2. Pick the second build from #1 (client-state scanner) or #3 (overnight content batch). Both are MED cost. Client-state scanner is more defensive (keeping existing clients hot); content batch is more offensive (creating leverage for sales).
3. Adopt the routing pattern across all new Hermes jobs — small model for triage, larger model for reasoning, frontier API only when stuck. This is the path to keeping the M3 humming without hitting model quality drift.
4. Add SQLite-based agent log to all Hermes jobs. Simon Willison's pattern.

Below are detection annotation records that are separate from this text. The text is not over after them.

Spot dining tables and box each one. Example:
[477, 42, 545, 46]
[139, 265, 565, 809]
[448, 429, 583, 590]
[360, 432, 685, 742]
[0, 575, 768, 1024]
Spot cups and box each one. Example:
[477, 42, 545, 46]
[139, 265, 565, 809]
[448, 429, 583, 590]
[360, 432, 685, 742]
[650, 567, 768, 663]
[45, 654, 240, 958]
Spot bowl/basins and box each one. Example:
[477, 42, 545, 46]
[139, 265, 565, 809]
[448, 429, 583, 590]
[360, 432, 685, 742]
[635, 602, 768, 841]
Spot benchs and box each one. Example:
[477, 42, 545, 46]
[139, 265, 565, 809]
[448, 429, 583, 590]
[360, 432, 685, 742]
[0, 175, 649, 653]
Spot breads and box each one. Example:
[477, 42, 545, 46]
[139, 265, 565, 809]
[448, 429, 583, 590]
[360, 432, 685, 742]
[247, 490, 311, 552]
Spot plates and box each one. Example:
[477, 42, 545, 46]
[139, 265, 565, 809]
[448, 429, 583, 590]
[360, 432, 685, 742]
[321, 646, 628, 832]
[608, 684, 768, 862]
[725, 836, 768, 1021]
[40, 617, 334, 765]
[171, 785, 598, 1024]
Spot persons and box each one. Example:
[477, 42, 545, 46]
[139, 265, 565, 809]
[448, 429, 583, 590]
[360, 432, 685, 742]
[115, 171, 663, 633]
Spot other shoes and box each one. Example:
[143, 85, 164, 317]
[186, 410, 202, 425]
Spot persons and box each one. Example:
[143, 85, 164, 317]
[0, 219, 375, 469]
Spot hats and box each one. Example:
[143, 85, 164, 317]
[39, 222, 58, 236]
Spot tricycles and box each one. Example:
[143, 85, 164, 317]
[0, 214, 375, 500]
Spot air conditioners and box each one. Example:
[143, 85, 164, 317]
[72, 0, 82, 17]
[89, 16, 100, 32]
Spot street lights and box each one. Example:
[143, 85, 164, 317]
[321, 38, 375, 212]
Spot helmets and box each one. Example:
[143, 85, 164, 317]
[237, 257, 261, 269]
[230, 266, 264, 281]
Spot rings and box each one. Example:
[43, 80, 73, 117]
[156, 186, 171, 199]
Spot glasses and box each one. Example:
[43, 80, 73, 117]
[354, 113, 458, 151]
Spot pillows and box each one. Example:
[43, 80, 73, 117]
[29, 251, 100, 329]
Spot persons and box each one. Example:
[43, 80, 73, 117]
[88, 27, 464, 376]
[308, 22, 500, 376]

Makes debugging tractable; pays for itself the first time a job goes silent.
5. Consider Open WebUI as a second-machine UI for the M3 — gives you (and Jaime) a browser-based "talk to your home AI" surface without leaving CC behind.
📜 About this report
Generated by Hermes Agent v0.14.0 on the M3 Ultra, using qwen3.6:latest as the reasoning model + crawl4ai for source verification. 64 LLM API calls over ~68 minutes (00:25–01:33 EDT). Zero token cost.
All findings cite source URLs inline. Single-source items are flagged [unverified]. Raw report at ~/hermes/research/m3-agent-monetization-2026-05-17.md on M3 (kept as audit trail; this CC page is the canonical deliverable per the publishing rule).
Filed as part of OPS-49 — M3/Hermes orchestration meta-project.